1. Low-Utilization Workloads (batch size 1, small models)

# Power gating has maximum impact on low-utilization workloads
./cli/analyze_comprehensive.py --model mobilenet_v2 --hardware H100 \
    --batch-size 1 --power-gating --output mobile_pg.json

Expected savings: 50-70% idle energy reduction

2. Edge Device Power Budgeting

# Accurate power modeling for battery-powered devices
./cli/analyze_comprehensive.py --model efficientnet_b0 --hardware Jetson-Orin-Nano \
    --power-gating --precision fp16 --output edge_power.json

Use the "Energy per Inference" metric for battery life estimation.
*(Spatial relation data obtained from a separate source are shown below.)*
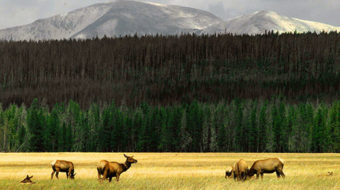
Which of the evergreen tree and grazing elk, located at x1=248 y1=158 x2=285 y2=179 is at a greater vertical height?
grazing elk, located at x1=248 y1=158 x2=285 y2=179

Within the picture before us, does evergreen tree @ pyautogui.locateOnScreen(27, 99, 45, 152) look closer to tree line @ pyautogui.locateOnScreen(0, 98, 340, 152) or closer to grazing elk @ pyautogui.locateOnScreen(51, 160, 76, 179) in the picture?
tree line @ pyautogui.locateOnScreen(0, 98, 340, 152)

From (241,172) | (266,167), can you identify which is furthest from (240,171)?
(266,167)

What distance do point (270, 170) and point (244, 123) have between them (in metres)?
110

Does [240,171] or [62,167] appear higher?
[62,167]

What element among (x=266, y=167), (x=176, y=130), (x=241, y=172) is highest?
(x=266, y=167)

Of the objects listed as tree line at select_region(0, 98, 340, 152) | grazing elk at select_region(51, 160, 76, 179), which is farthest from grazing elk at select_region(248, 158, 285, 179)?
tree line at select_region(0, 98, 340, 152)

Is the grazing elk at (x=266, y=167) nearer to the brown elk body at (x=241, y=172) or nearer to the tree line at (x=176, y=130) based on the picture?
the brown elk body at (x=241, y=172)

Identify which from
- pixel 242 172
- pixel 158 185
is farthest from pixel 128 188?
pixel 242 172

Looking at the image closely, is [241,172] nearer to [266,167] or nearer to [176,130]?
[266,167]

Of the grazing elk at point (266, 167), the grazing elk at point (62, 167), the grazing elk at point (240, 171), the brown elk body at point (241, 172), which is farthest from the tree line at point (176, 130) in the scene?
the brown elk body at point (241, 172)

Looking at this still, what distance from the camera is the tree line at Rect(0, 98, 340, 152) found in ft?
408

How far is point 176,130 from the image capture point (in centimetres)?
13725

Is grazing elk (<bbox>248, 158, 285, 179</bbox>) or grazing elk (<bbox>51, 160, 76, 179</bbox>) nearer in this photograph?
grazing elk (<bbox>248, 158, 285, 179</bbox>)

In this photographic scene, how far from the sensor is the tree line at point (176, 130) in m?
124
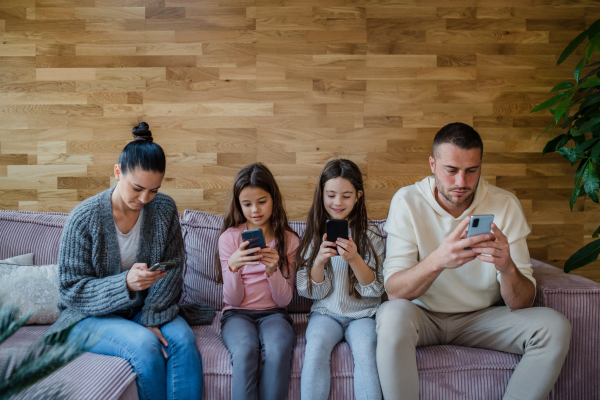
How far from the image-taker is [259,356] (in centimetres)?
147

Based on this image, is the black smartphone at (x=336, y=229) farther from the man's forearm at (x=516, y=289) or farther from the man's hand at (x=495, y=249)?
the man's forearm at (x=516, y=289)

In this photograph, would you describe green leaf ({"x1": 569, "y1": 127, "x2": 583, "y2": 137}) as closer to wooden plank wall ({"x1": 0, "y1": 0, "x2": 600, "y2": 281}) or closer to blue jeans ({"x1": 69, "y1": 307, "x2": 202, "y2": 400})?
wooden plank wall ({"x1": 0, "y1": 0, "x2": 600, "y2": 281})

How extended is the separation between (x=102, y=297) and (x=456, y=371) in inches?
51.5

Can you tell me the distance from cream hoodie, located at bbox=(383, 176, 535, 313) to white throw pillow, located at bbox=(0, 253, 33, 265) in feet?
5.21

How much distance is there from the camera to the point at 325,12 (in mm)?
2338

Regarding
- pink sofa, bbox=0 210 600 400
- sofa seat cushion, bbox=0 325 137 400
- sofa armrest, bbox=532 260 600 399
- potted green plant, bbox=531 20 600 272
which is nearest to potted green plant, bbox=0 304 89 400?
sofa seat cushion, bbox=0 325 137 400

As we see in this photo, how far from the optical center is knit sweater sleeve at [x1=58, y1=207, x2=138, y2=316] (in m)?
1.49

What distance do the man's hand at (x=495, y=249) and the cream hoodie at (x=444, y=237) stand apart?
0.67 ft

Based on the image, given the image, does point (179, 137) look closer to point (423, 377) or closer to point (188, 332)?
point (188, 332)

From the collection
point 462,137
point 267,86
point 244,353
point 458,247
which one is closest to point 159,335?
point 244,353

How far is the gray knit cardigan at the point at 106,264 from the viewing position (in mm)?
1504

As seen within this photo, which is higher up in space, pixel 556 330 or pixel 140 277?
pixel 140 277

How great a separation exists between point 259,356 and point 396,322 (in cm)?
51

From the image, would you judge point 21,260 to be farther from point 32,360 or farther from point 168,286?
point 32,360
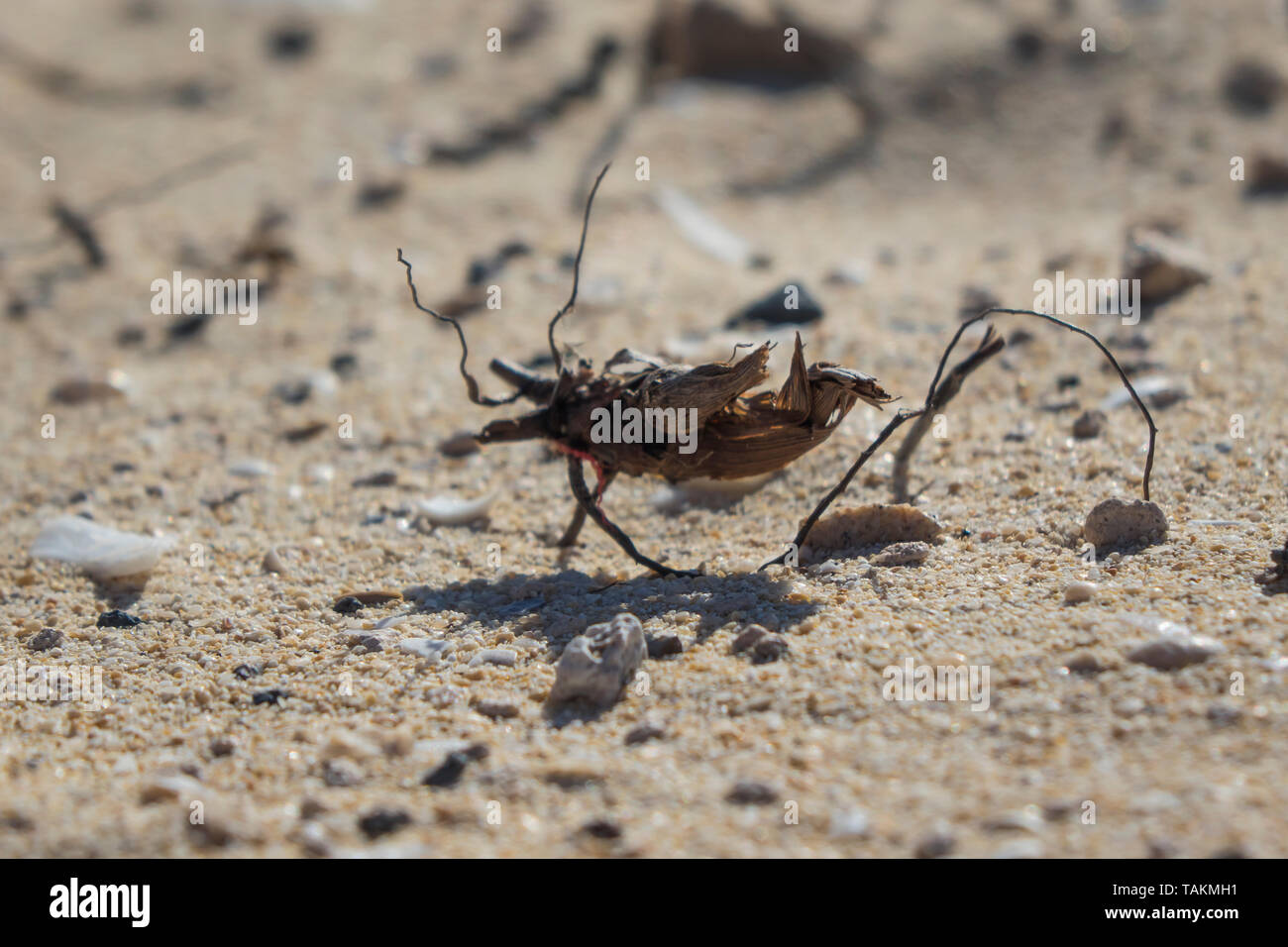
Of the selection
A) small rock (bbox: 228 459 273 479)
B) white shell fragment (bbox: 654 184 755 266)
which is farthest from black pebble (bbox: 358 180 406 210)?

3. Datacenter TCO Analysis

# Compare power gating impact across different batch sizes
./cli/analyze_batch.py --model resnet50 --hardware H100 \
    --batch-size 1 2 4 8 16 32 64 128 \
    --power-gating --output datacenter_tco.csv

Higher batch sizes reduce power gating benefit (better utilization).

4. Hardware Comparison with Accurate Power

# Compare energy efficiency across hardware with realistic idle power
for hw in H100 A100 Jetson-Orin-AGX; do
    ./cli/analyze_comprehensive.py --model resnet18 --hardware $hw \
        --power-gating --output ${hw}_power.json
done

5. EDP (Energy-Delay Product) Comparison

Compare hardware efficiency using EDP (Energy × Latency), which balances energy and performance trade-offs:

# Compare edge accelerators: Jetson-Orin-AGX vs KPU-T256
# Lower EDP = better efficiency

# Jetson-Orin-AGX (GPU-based edge device)
./cli/analyze_comprehensive.py --model efficientnet_b0 --hardware Jetson-Orin-AGX \
    --power-gating --precision fp16 --output jetson_edp.json

# KPU-T256 (dataflow NPU)
./cli/analyze_comprehensive.py --model efficientnet_b0 --hardware KPU-T256 \
    --power-gating --precision int8 --output kpu_edp.json

# Extract EDP from results
python -c "
import json
for hw in ['jetson', 'kpu']:
    with open(f'{hw}_edp.json') as f:
        data = json.load(f)
        energy_mj = data['derived_metrics']['energy_per_inference_mj']
        latency_ms = data['derived_metrics']['latency_ms']
        edp_ujs = energy_mj * latency_ms  # mJ × ms = µJ·s
        throughput = data['derived_metrics']['throughput_fps']
        print(f'{hw.upper()}: EDP={edp_ujs:.2f} µJ·s, E={energy_mj:.2f} mJ, L={latency_ms:.2f} ms, T={throughput:.0f} fps')
"

Example Output:

JETSON: EDP=27.47 µJ·s, E=12.39 mJ, L=2.22 ms, T=451 fps
KPU: EDP=6.95 µJ·s, E=8.49 mJ, L=0.82 ms, T=1222 fps

→ KPU has 75% better EDP (4.0× more efficient overall)
→ KPU has 63% better latency (2.7× faster inference)
→ KPU has 31% better energy efficiency
→ KPU has 2.7× better throughput

Analysis: For EfficientNet-B0, KPU-T256 dominates Jetson-Orin-AGX across all metrics due to its specialized dataflow architecture optimized for depthwise separable convolutions.

Interpretation:

  • EDP < 1: Excellent efficiency (datacenter GPUs at high batch size)
  • EDP 1-5: Good efficiency (edge accelerators, optimized workloads)
  • EDP 5-20: Moderate efficiency (CPUs, low-batch GPU)
  • EDP > 20: Poor efficiency (unoptimized workloads)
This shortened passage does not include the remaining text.